(Data entries)

* * * *

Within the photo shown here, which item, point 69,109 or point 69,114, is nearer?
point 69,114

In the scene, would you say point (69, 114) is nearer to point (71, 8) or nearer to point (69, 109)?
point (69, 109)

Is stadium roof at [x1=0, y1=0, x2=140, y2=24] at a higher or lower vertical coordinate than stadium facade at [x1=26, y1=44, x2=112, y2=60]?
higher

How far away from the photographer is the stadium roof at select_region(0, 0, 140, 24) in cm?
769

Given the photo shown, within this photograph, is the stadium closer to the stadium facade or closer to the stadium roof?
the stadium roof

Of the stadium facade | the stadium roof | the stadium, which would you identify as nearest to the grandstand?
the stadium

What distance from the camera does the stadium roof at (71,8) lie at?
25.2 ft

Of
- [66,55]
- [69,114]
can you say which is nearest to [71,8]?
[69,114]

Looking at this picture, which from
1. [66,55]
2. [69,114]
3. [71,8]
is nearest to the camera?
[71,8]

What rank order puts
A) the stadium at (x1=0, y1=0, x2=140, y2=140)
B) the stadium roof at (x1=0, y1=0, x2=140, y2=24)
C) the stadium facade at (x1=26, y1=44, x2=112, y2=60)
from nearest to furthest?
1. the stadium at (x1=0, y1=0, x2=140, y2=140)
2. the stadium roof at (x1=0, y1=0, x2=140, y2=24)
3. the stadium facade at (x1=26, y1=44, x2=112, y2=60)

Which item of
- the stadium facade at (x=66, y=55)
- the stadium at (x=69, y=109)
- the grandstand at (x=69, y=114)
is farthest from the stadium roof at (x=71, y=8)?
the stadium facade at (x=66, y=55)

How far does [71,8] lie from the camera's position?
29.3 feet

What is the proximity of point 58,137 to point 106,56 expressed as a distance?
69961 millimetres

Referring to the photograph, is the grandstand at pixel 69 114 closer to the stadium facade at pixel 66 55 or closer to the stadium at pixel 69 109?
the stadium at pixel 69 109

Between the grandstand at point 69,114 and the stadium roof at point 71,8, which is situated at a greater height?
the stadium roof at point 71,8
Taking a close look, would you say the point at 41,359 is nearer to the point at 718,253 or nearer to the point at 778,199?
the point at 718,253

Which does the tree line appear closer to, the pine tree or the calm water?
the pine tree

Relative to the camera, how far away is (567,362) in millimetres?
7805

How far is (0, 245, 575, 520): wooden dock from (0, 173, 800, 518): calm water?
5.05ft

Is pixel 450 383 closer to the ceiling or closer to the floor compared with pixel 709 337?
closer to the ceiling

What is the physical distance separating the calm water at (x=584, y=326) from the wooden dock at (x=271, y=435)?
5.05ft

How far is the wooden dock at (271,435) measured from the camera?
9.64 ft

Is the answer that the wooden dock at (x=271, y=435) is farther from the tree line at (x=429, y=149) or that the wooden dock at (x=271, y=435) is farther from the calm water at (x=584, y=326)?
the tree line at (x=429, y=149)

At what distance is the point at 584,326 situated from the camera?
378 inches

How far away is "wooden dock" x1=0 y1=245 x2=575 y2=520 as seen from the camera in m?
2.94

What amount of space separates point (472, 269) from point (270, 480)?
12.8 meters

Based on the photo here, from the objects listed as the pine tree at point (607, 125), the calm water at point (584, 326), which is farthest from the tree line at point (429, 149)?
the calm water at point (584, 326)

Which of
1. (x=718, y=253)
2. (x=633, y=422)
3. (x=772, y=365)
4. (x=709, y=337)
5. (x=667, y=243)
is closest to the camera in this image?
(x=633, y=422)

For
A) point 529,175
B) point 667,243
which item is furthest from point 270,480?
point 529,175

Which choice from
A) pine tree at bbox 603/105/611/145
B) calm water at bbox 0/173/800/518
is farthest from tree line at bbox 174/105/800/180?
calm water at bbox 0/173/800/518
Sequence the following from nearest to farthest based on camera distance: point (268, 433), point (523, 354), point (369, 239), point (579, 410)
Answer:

* * * *

Copy out the lines of the data entries from the line containing "Sequence the following" through the end of the items, keeping every character as it appears.

**TASK RESPONSE**
Sequence the following from nearest to farthest based on camera distance: point (268, 433), point (523, 354), point (369, 239), point (579, 410)
Answer:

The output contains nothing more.